Gilbert contributed drama criticism and humorous verse to various London periodicals under his boyhood nickname "Bab" and also illustrated several of his father's novels. His artwork for his own "Bab Ballads" (1866-1871) possesses a direct and quaint humor. In 1866 Gilbert began his career as a playwright. His penchant for satire was revealed in Dulcamara (1866), in which he ridiculed grand opera, and in several shorter burlesques. He had a series of dramatic successes, including The Palace of Truth (1870) and Pygmalion and Galatea (1871).
Gilbert's association with Sullivan was initiated in 1871. Their first major production, Trial by Jury (1875), produced under D'Oyly Carte's able management, contained Gilbert's characteristically gay and jibing wit, well accentuated by Sullivan's score. So popular was this work that a company was formed, and in rapid succession The Sorcerer (1877), H. M. S. Pinafore (1878), The Pirates of Penzance (1880), and Patience (1881) were performed in London and New York. The Savoy Theatre was constructed by Carte for their works, and the Savoyard productions included Iolanthe (1882), The Mikado (1885), Ruddigore (1887), The Yeoman of the Guard (1888), and The Gondoliers (1889).
The comic operas of Gilbert and Sullivan are characterized by sharply satirical attacks on Victorian bureaucracy, the grotesquely sentimental qualities of currently popular art and amusements, and contemporary topics such as the estheticism of Oscar Wilde. The cleverness of form and the acerbic wit gave their plays--especially The Mikado and H. M. S. Pinafore--a transcendent reference, and time has not diminished their relevance. Gilbert and Sullivan developed a new dramatic art form. No longer was the narrative subordinated to the music, as in formal opera, but rather through the integration of the two the characterizations and plot structure are rendered more meaningful. Gilbert's lyrics with their unique rhythms and internal rhymes suggested the music Sullivan provided for them.

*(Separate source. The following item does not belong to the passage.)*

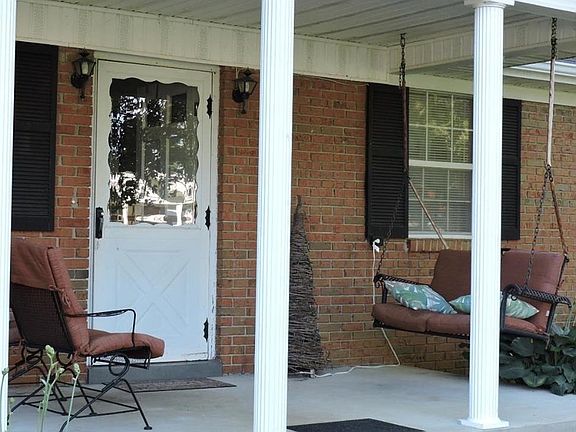 2nd image of 1121 Valleyview Dr
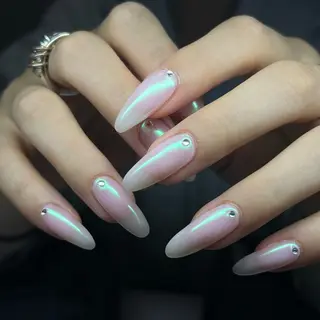 ネイル ⁸ᵃᵖᵖʸ🐝⋆゜ MöEのネイルデザイン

After 20 years of fruitful collaboration a conflict developed, and the two severed their relationship. The quarrel was actually between Gilbert and Carte over finances, but Sullivan had been drawn into the disagreement. A reconciliation was effected, but their subsequent productions fell short of their major accomplishments. Gilbert was knighted in 1907 and subsequently retired to Middlesex, where he lived as a country squire; he accidently drowned in 1911 near his estate there.